One night, I needed to go clear my head from a situation that was hurting my heart. When I do this, I go for drives and think and ponder and sometimes I end up finding a place to park and sit and think some more. One night I ended up driving down a beautiful country road that had no outlet and at the end there was a big paved circle to turn around in. I decided to stop and park because it was so beautiful and peaceful and didn't look like a busy road at all. There was a house on each side at the end of this road. One you could hardly see because of the trees in front and the other was about a half acre from the road.
At the house that was visible, there was an older gentleman outside who looked like he was about to go in for the evening and he noticed me parking my car and sitting there. He sat there for a while staring and then walked all the way down his dirt road to his fence and locked gate to yell at me and ask me what I was doing there. I opened my car door to hear him more clearly and responded with- "just taking a little quiet time to myself to clear my head" to which he replied "well this probably isn't the best place for you to do that! And you should do it somewhere else "and he scowled at me to which I responded "oh I'm sorry, I didn't think this was private property and I didn't think there would be a problem. sorry". This sent him into a fit and he started yelling and cussing and waving his arm at me.
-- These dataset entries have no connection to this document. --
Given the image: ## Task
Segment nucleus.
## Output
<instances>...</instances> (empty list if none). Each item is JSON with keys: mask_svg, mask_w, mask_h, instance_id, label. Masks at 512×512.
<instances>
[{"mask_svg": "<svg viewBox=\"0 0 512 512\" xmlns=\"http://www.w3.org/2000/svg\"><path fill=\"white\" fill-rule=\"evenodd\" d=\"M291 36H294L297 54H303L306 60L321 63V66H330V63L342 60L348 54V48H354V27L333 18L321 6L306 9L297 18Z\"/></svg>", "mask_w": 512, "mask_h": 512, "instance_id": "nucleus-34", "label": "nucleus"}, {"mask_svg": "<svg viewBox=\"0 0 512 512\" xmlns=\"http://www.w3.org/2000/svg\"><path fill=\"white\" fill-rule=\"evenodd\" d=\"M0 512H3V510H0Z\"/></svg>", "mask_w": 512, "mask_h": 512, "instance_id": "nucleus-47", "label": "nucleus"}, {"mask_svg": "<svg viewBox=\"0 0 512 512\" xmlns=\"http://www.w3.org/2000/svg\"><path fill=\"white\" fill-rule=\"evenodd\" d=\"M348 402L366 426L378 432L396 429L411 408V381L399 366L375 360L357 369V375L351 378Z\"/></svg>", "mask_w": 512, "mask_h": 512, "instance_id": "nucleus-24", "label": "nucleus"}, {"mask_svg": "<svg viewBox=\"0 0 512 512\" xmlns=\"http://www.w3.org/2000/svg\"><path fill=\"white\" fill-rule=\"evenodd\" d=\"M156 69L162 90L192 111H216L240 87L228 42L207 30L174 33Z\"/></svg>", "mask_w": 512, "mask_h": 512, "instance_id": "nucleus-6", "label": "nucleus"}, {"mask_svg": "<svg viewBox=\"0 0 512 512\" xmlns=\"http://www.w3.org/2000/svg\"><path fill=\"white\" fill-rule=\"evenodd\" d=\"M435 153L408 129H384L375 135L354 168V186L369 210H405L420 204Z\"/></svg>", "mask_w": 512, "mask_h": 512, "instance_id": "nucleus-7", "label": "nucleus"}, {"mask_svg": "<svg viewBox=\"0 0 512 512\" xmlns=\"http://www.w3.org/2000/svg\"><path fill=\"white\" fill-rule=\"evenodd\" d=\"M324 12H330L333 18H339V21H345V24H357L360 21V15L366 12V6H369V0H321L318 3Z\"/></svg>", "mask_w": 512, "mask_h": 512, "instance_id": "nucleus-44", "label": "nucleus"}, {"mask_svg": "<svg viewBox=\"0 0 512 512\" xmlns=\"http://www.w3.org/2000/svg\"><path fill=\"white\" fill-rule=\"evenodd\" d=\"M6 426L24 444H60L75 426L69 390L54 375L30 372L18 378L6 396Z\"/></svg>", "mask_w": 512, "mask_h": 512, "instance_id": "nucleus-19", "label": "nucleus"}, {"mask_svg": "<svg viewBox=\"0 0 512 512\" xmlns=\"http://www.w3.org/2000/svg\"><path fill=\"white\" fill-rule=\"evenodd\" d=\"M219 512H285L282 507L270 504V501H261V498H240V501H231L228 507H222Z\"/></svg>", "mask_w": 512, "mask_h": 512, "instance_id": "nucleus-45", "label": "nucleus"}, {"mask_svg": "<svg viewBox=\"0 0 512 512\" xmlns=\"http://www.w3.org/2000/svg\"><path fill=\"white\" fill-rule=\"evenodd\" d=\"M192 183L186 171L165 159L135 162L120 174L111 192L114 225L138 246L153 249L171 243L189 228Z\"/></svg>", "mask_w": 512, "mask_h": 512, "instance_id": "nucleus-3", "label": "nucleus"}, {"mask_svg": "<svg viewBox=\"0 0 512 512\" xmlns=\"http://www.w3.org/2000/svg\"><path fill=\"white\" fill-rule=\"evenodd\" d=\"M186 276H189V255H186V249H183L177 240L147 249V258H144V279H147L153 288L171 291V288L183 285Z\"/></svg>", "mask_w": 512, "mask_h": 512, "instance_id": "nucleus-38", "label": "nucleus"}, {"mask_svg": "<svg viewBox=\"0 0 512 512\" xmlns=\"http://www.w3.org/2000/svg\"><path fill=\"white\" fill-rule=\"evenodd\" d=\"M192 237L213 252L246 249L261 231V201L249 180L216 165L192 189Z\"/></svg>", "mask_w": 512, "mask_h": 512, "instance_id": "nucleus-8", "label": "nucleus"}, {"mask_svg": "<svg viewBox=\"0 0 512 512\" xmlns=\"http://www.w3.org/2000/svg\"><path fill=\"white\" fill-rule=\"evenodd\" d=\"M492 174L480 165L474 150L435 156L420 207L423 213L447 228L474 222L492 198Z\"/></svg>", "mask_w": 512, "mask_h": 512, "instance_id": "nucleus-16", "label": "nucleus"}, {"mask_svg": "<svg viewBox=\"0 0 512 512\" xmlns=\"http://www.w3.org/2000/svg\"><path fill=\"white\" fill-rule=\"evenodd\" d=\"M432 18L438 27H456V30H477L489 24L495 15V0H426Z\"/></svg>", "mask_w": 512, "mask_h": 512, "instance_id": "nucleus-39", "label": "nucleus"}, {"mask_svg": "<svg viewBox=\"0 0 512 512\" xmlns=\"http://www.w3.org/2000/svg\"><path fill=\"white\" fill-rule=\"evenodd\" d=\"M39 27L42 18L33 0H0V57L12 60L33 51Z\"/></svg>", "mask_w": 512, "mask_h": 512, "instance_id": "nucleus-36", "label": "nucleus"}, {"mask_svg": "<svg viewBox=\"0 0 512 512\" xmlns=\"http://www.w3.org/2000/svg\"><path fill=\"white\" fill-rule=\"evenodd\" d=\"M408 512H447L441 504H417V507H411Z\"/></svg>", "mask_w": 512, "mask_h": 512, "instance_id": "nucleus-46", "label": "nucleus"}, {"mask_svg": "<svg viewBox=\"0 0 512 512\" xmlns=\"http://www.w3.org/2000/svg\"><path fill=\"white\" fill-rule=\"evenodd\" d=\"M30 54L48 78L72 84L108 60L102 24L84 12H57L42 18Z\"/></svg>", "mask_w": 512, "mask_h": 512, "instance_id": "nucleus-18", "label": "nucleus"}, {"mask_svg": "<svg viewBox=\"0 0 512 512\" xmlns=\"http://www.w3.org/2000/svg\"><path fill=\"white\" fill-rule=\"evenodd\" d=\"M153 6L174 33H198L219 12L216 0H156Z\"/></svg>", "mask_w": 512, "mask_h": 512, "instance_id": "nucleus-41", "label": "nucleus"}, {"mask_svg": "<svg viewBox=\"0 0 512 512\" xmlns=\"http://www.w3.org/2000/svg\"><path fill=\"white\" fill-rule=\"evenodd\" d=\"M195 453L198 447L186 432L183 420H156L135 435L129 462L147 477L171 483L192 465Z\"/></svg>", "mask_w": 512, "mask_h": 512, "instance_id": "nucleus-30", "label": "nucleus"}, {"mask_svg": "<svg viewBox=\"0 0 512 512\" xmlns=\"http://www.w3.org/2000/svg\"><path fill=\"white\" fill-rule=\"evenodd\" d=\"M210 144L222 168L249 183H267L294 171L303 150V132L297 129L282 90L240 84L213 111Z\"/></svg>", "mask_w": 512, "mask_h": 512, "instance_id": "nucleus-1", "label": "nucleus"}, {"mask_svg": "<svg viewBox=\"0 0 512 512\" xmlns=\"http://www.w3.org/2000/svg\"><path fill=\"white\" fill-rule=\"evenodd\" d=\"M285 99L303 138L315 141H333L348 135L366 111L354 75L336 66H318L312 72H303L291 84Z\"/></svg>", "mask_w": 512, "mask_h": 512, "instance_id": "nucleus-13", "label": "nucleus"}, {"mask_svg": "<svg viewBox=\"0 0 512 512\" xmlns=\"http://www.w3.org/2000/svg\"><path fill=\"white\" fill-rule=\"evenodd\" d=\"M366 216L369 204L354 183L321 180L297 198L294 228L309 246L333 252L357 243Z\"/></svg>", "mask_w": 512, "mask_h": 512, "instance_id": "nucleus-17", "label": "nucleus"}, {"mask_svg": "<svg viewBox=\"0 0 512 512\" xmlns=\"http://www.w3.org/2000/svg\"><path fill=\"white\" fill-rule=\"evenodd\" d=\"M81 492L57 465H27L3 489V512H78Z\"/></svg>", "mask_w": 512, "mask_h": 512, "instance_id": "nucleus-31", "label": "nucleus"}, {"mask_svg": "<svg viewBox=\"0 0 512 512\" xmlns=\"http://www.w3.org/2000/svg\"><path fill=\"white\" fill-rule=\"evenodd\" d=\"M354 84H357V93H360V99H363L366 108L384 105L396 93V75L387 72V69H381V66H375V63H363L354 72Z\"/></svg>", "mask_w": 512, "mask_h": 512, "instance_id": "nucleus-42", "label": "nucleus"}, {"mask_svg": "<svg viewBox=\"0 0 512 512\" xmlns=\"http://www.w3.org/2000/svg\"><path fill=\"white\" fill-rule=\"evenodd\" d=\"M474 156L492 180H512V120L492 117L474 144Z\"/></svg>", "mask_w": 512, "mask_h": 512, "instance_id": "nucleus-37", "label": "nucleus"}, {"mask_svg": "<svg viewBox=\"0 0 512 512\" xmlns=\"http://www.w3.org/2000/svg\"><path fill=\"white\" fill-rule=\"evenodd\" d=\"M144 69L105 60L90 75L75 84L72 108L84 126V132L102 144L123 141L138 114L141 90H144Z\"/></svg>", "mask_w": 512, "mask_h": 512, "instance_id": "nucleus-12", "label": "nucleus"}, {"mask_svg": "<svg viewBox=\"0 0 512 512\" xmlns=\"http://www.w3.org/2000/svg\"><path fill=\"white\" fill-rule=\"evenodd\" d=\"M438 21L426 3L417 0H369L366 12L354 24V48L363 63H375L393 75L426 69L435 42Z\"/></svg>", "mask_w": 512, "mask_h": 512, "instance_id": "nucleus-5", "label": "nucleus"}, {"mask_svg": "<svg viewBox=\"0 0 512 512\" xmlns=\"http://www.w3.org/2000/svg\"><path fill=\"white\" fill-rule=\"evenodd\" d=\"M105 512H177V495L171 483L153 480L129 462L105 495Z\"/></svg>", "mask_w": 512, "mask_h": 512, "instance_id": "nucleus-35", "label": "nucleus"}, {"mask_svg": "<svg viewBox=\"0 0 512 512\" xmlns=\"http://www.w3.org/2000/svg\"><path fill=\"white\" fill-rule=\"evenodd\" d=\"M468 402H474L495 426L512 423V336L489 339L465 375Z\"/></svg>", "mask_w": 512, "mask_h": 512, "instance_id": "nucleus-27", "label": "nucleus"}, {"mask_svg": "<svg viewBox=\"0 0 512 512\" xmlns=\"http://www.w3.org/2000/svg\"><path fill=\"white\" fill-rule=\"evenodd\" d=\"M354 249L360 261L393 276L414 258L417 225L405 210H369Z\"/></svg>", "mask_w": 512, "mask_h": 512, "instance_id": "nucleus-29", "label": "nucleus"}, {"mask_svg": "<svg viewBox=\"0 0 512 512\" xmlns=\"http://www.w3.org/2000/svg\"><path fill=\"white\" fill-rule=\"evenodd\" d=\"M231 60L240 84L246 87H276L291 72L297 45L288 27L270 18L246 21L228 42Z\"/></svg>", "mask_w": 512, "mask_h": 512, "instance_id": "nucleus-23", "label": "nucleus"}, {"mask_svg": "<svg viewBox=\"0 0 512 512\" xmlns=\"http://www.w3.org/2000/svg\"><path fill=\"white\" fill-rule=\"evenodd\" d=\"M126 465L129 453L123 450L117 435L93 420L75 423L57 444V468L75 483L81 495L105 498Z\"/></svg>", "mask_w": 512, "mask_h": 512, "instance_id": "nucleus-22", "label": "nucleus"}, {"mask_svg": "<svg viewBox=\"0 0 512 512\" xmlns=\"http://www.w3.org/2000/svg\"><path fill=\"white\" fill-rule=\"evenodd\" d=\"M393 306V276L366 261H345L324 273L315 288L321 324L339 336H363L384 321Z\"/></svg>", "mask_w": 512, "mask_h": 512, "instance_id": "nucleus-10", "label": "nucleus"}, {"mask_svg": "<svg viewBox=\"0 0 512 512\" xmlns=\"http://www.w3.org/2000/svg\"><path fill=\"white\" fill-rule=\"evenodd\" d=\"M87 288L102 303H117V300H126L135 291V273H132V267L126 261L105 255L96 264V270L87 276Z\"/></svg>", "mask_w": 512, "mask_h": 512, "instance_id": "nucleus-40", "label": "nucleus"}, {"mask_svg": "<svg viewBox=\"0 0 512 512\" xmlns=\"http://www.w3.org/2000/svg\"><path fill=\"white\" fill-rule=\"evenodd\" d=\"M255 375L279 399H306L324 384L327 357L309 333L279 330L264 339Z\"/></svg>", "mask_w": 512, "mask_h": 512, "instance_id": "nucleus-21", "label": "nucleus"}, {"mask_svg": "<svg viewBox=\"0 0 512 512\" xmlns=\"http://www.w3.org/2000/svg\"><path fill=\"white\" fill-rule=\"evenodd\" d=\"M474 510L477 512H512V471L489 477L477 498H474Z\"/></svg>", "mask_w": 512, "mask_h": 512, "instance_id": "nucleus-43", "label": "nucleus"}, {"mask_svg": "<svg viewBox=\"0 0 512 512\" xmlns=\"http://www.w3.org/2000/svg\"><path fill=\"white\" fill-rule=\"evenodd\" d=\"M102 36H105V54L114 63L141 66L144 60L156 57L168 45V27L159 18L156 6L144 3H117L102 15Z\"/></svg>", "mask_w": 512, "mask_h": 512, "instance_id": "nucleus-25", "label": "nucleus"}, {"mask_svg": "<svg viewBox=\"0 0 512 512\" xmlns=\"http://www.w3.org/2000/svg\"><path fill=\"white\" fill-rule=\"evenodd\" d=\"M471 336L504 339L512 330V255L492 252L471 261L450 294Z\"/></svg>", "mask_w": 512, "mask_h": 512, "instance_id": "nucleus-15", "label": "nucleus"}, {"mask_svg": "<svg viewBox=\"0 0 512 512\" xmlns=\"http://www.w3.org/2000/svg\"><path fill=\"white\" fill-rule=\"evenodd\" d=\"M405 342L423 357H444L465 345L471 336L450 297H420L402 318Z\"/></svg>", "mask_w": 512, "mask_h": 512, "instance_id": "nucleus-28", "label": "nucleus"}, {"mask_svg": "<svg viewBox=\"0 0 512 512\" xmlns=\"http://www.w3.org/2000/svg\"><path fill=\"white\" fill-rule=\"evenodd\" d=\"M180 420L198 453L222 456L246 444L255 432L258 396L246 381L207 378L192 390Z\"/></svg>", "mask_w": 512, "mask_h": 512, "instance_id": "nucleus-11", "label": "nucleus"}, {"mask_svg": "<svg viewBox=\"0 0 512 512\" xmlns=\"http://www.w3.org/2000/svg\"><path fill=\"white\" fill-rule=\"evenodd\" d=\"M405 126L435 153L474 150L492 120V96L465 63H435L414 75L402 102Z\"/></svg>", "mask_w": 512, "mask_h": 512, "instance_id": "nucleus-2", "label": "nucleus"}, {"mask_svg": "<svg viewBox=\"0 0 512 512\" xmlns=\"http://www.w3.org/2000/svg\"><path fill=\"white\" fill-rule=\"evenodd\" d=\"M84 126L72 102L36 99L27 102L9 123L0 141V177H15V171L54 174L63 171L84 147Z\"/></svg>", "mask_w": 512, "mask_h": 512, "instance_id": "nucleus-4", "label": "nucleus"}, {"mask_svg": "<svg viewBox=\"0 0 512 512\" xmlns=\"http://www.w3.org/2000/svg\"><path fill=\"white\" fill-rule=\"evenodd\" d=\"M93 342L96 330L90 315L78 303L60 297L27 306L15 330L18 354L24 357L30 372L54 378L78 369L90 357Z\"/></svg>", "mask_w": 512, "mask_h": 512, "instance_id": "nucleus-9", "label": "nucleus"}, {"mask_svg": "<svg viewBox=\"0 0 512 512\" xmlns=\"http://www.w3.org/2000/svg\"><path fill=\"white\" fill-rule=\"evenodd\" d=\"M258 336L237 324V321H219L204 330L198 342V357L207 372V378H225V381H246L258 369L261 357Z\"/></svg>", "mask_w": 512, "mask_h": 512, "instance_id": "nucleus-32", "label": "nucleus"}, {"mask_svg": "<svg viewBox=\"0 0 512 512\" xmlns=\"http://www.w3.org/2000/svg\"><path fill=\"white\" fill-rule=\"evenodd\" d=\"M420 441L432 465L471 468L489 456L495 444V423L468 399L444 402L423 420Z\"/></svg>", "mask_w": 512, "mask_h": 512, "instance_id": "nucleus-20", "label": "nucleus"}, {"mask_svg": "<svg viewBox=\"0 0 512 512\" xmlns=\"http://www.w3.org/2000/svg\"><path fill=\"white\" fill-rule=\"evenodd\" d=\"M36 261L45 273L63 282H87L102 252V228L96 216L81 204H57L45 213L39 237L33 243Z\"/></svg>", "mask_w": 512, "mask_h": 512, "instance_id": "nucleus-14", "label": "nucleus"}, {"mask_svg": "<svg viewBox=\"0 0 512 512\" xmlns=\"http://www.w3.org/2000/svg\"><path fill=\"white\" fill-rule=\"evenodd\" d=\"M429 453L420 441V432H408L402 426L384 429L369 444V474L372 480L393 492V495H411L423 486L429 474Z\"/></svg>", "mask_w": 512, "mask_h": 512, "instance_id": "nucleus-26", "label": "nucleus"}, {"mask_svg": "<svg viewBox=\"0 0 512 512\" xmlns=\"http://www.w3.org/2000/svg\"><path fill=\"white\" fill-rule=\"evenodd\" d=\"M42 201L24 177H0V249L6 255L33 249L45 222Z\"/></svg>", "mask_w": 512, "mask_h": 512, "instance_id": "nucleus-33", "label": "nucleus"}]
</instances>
I was a little shocked and a bit disturbed at his behavior. I closed my car door as he walked back to his house muttering something under his breath.
I went back to looking at the beauty of the night and nature and thinking and a few minutes later, he proceeded to get into his truck and drive down his road to the end where he had a large locked gate and parked his truck with his brights on and aimed directly at me so that I would leave. I actually giggled to myself and then I thought “ wow! how sad! He has no idea my story or who I am or what I am going through but he is uncomfortable with anyone even near his space.” I mean his house was quite a long way from the road and his property was all completely fenced and gated and locked but me sitting in the car at the end of the road was a threat to him somehow.
I thought about how we as humans do this to each other. We build a fence around our heart and put a tall gate with a lock around it so nobody can get inside because we have been hurt and then someone does something that wasn't even meant to hurt us but we look to take offense anyway and stand guard and show anger to keep our distance and "protect" ourselves. This is all from pain- Pain that we choose to not heal from- Pain from the past where we don't let go and where we hold on and don't forgive. Interesting thing is we build our own prison and we become our own prisoners and life becomes even more painful and less enjoyable because people end up having relationships with our walls and we never let them in. I felt sad for this man. I wondered what made him such an angry person with so many walls and I felt badly for him. I wondered where he had been so wounded that he had to literally go yell at a stranger just for even invading his very guarded space from the road. I learned a lot from this man and I was grateful for the lesson. I said a prayer for him that he may find healing in his life and I drove away with more to ponder.
What walls hold you back in your relationships?